Thirty years ago, after "Magnum P.I.," Selleck is still refining and perfecting his acting skills. The actor who lost the Indiana Jones franchise to Harrison Ford, is selecting his vehicles carefully, systematically.

The dialog in the Stone movies is unusual, like the repartee one might overhear, by accident, between aged, battle-scarred warriors, or experienced EMT workers, in private, or out of ear shot, making ironic comments about life and love, death and destruction treating very serious subjects in a manner that sounds like light banter.

The Jesse Stone movies will not be for everyone's tastes. Its humor evolves out of people continually reminding themselves of how easily they could become corrupted or dead, the kind of humor that keeps characters and audiences on edge. Serious drama tipped just enough on edge to allow the audience to glimpse just a bit of Abbott and Costello or "Waiting for Gogot," reflecting on what well-intentioned but often self-deceiving creatures we human beings are.
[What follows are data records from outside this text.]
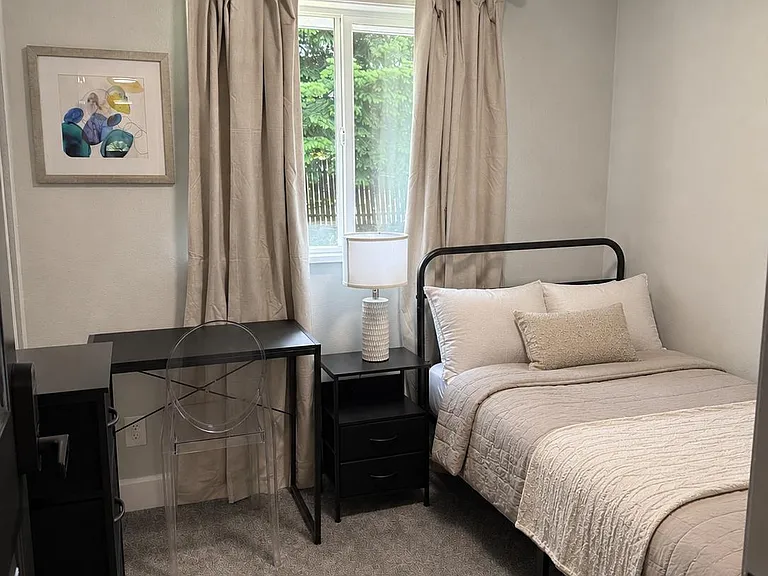 Barnes Ln S — Photo 1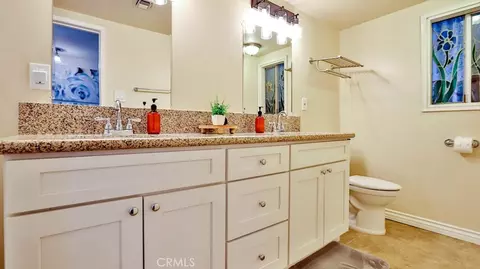 Bath - 138 Green Oaks Dr, Riverside, CA 92507 photo 1 of 5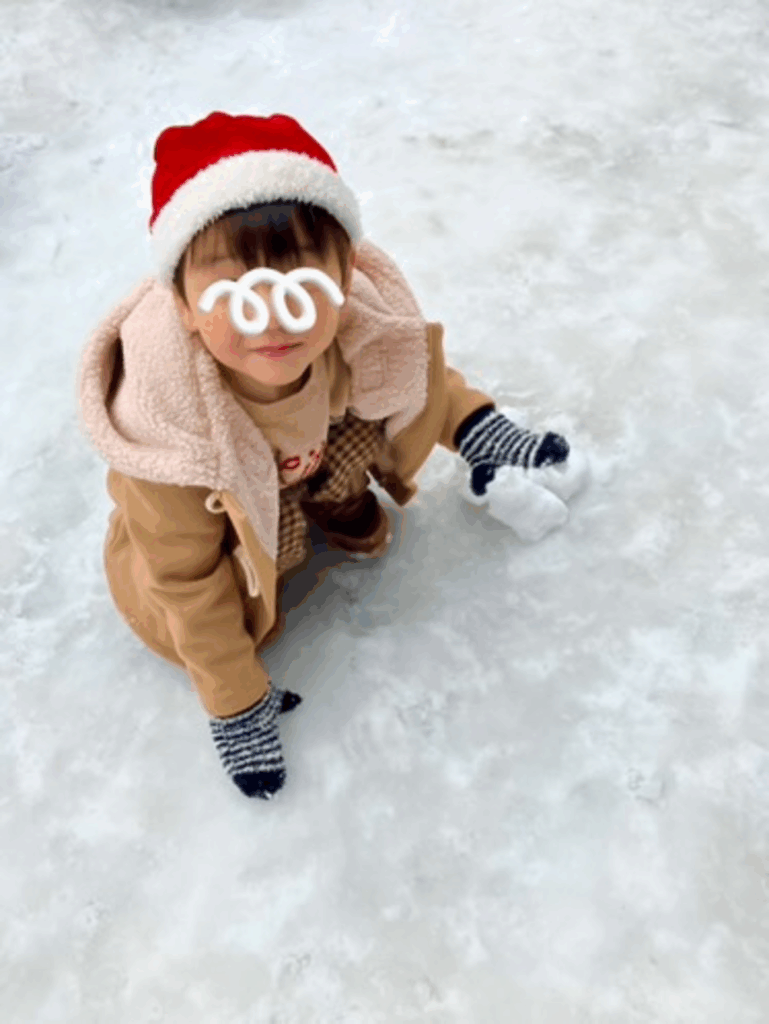 雪遊びの思い出（@dahlia0329さんより提供）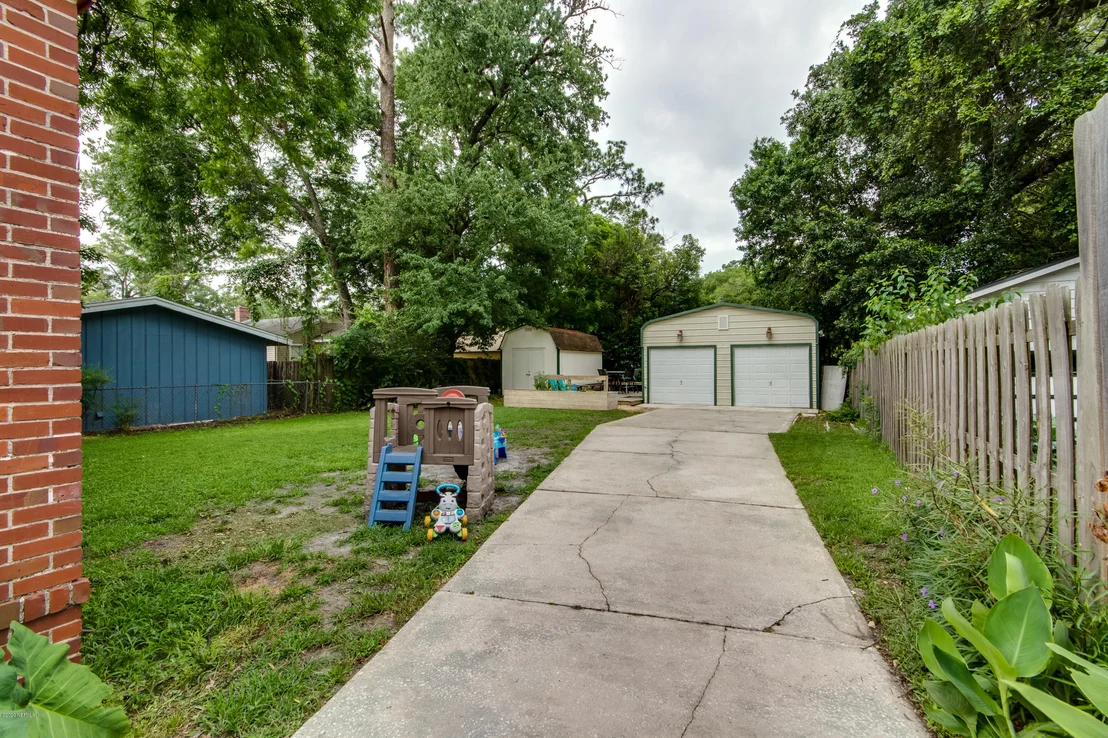 Photo of 1040 TALBOT Avenue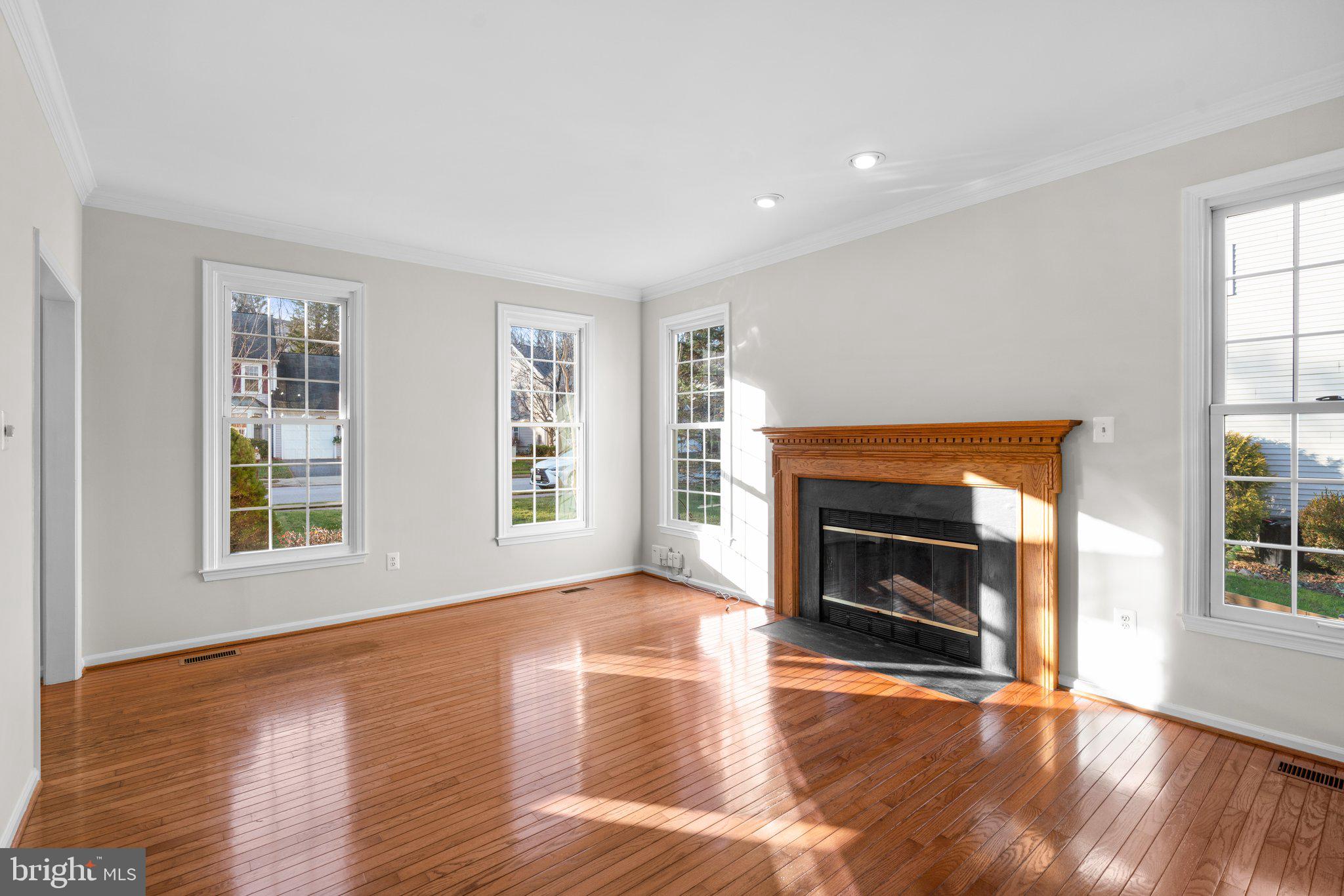 COLLEGE HILLS - Residential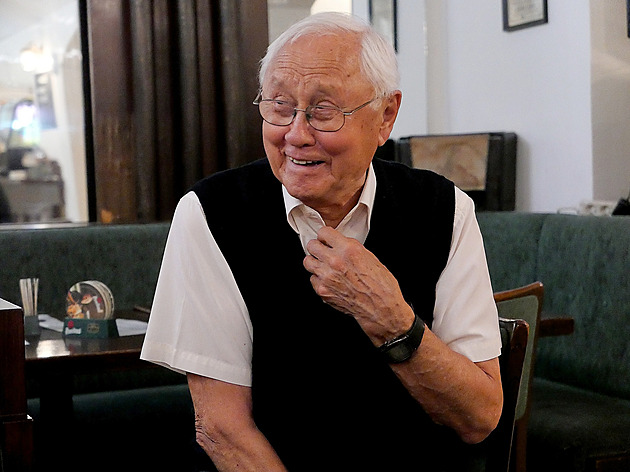 TELEVIZIONÁŘ: Nejen hajný Kuba. Jaroslav Satoranský je hlavně herec gentleman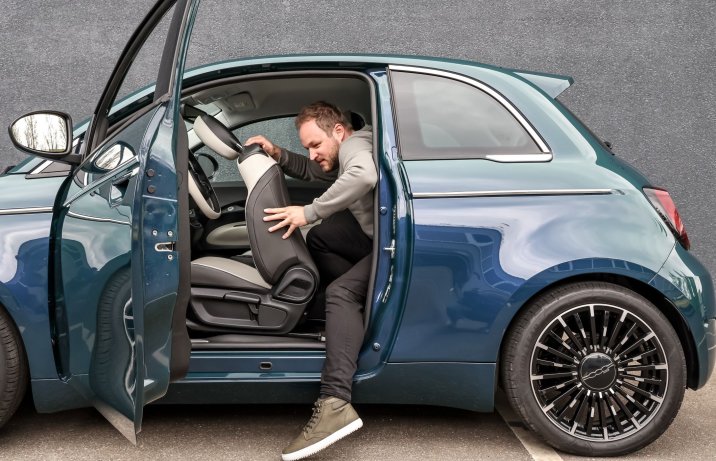 Fiat 500e - wsiadanie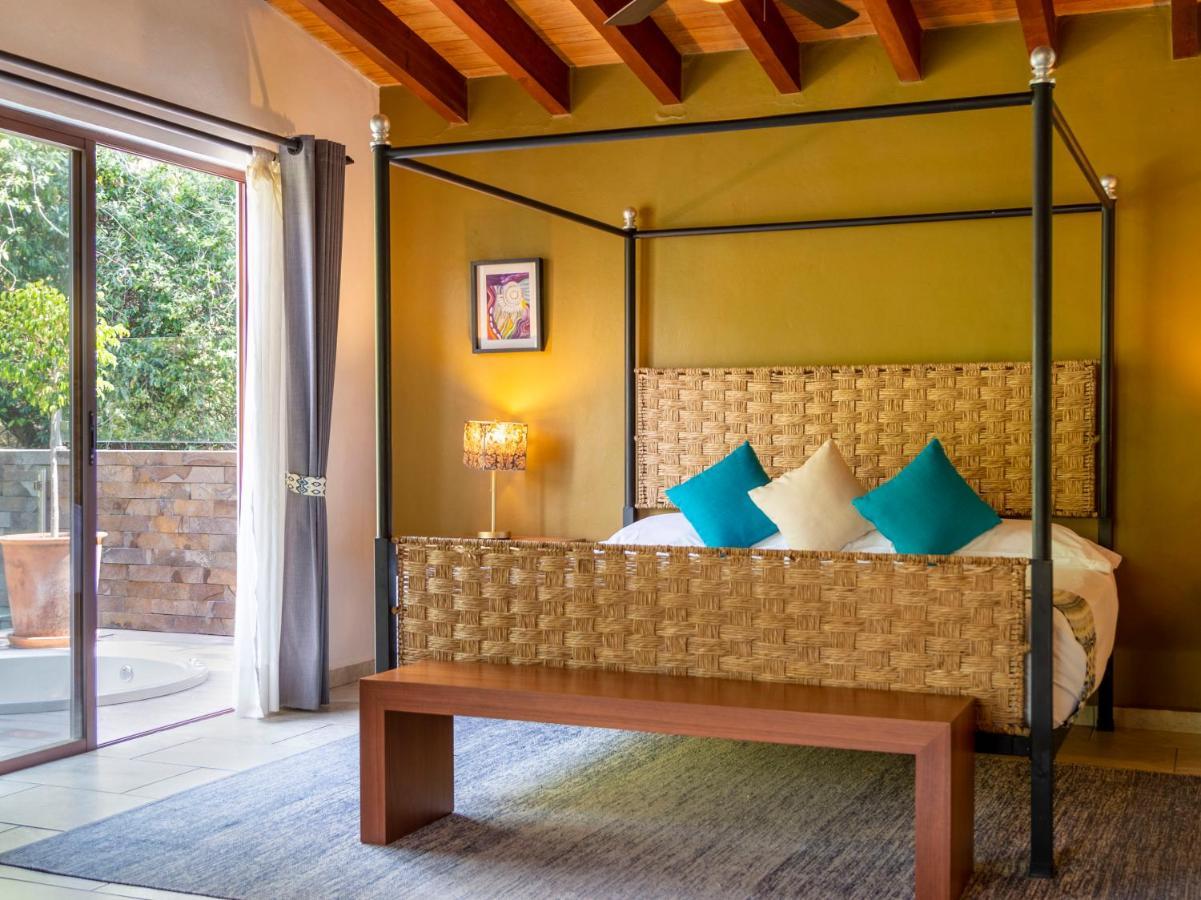 Hotel Amate Del Rio มาลินาลโค ภายนอก รูปภาพ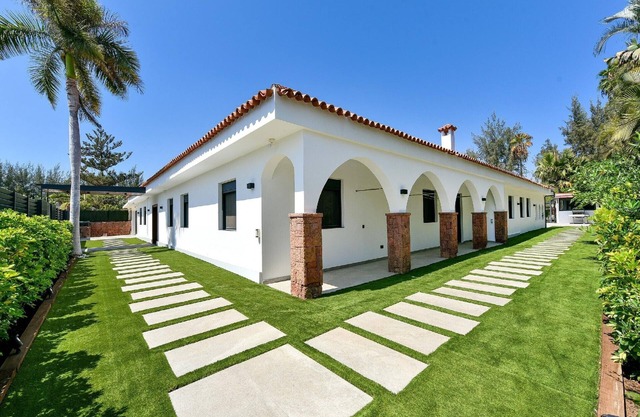 Villa Maspalomas Deluxe | Luxury Retreat in Gran Canaria | Private Heated Pool
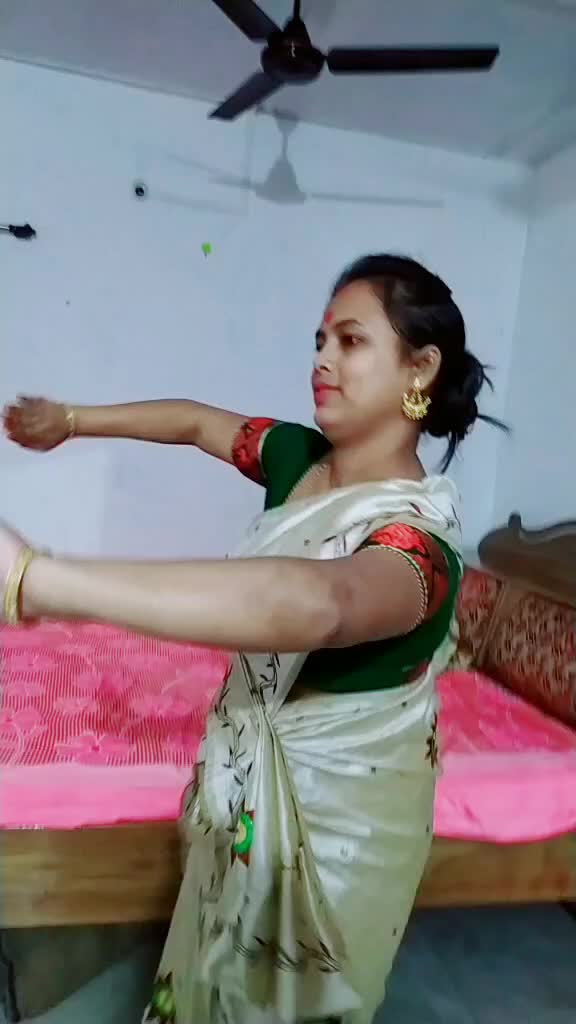 @Chumi Deka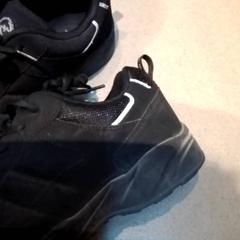 くつ がiLostで Beekse Bergen Resorts en Hotel によって報告されました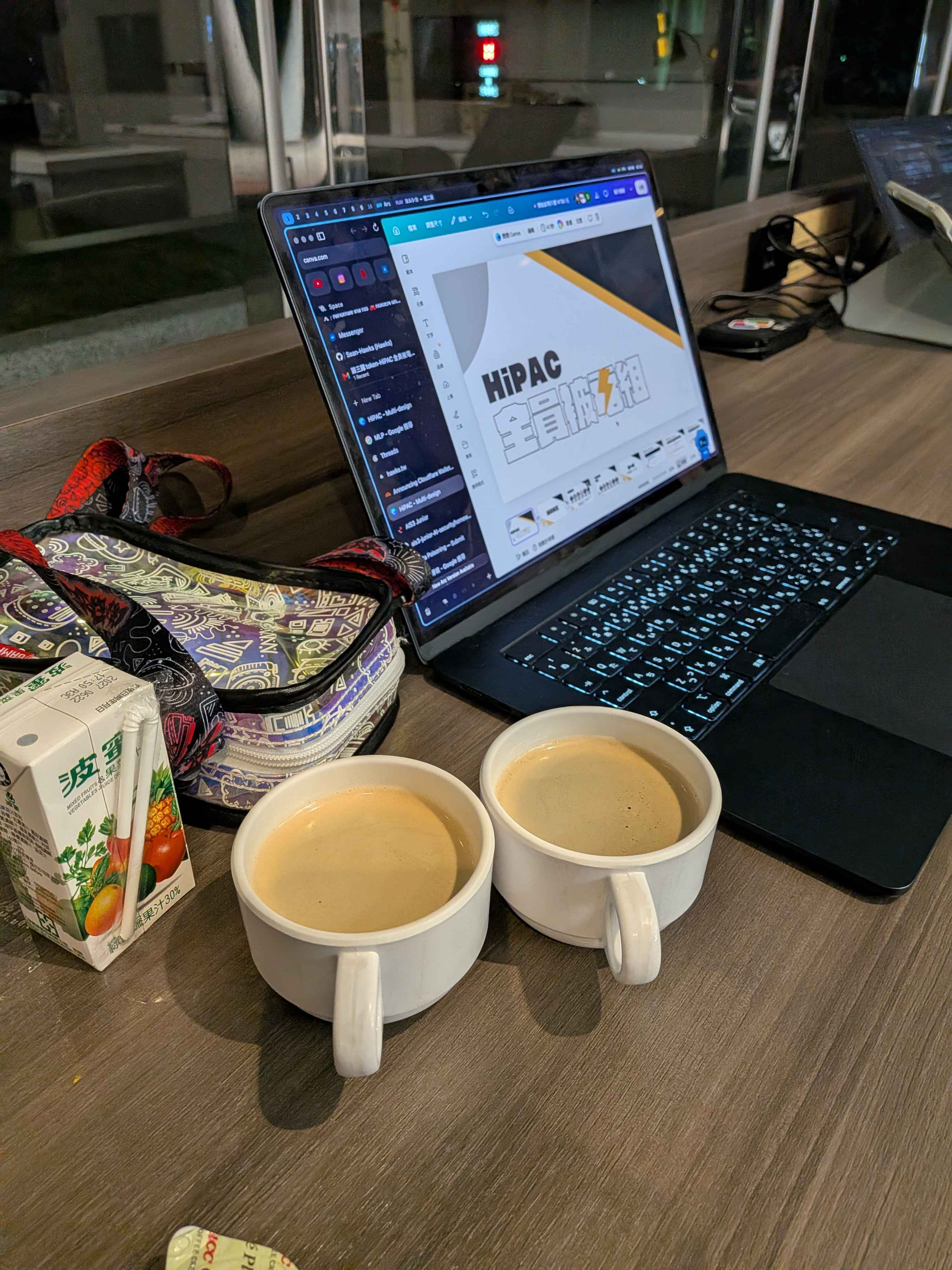 當天喝了四杯咖啡 orz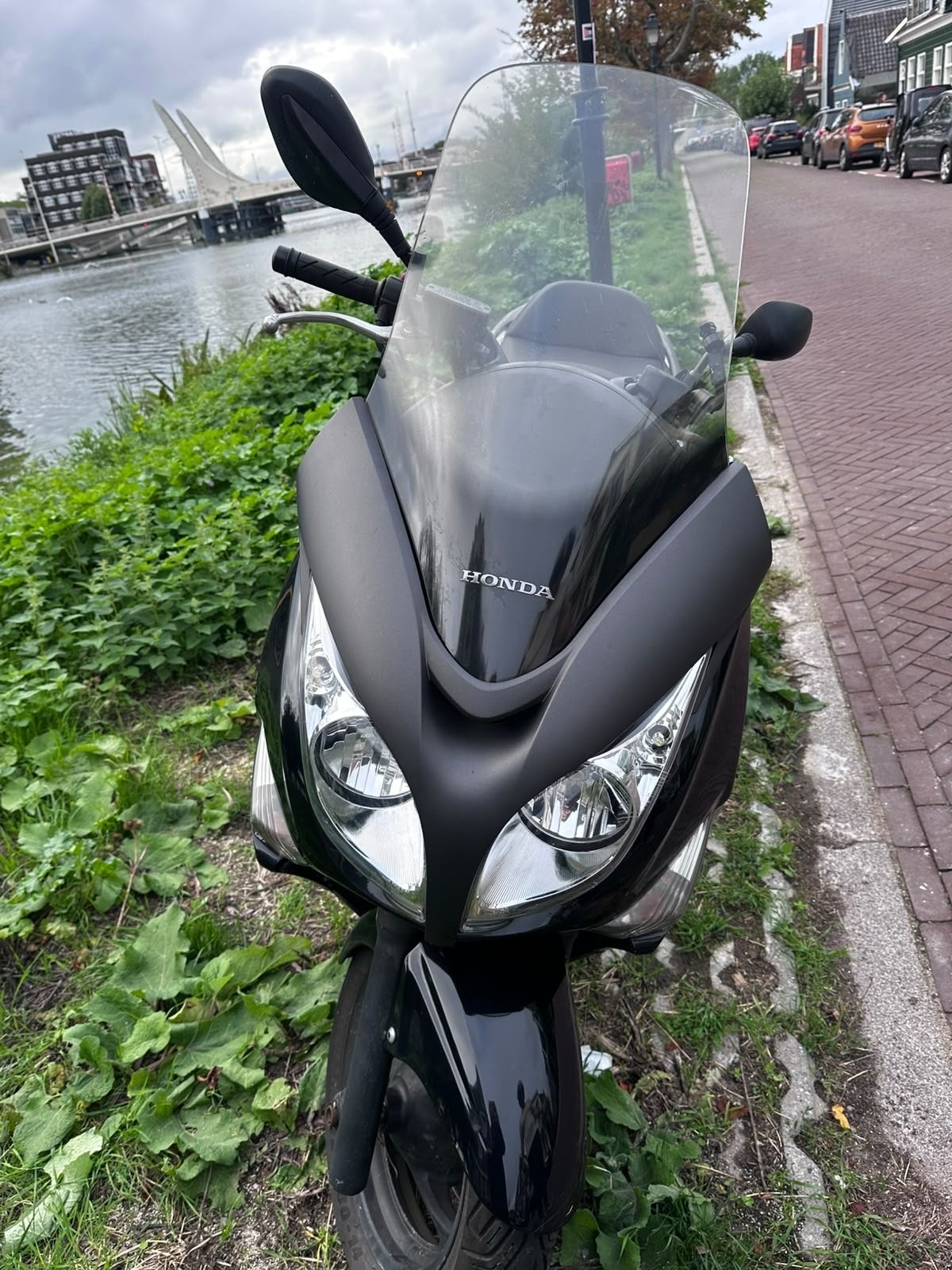 Honda Silverwing FJS 400 - Comfortabele Motorscooter, Motoren, Gebruikt, Particulier, 399 cc, Minimaal motorrijbewijs A2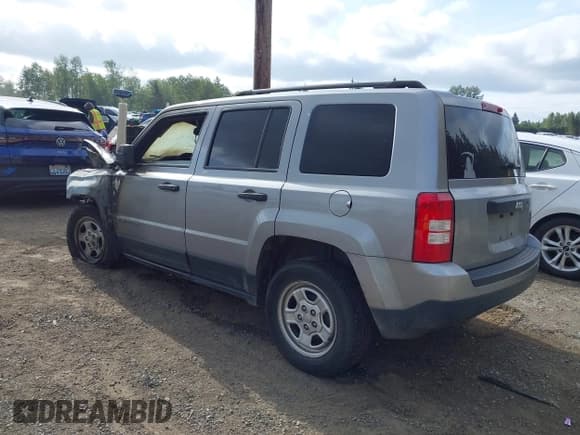 ✅ 2017 Jeep Patriot Sport • VIN: 1C4NJPBB8HD202955 • Lot: 42268714. Wystawiony na IAAI z przebiegiem Nie podano. Bezpłatny archiwum sprzedaży aukcyjnych z USA i szczegółowy raport historii pojazdu na DreamBid. Zdjęcie 3.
Stone's drinking and womanizing somehow make him a sympathetic character where another actor might come across as a cad or pervert, a creep or monster. That is acting skill. This is Horation satire. It mocks and ridicules wrongs and weaknesses, but it is forgiving, unlike Juvenalian satire which is serious, grim, caustic and unforgiving, going straight for the jugular.

Selleck and cast treat even gruesome death with the dark humor MASH surgeons use to keep their sanity as they continually patch up wounded soldiers sending them back again and again to try to kill other human beings.

Some of the wittiest repartee since the 1980's "Equalizer" starred Edward Woodward and Robert Lansing, shows the verbal counter punching skills of Selleck and McHattie.

This movie may appeal to students of successful failures. It may even appeal to people who believe in atonement and forgiveness, reformation and redemption.

The movie manages to evoke an almost Vaudevillian humor out of events which in reality might feel like distilled sorrow or overwhelming grief.

Devane, shrink, ex-cop and almost ex-drinker, is a reflector for Stone's struggles and misadventures with both women and the bottle, and their interludes are played both for serious intent and droll comedy, as men, as lovers, as drinkers, and as human beings struggling to help themselves and others.

Aristotle said that a memorable character is (a) true to life (b) true to type and (c) true to self. The Stone movies turn the first two definitions on their heads a bit, but we know that it takes all kinds to make a world. Being true to oneself entails continual contemplation and application of the Serenity Prayer.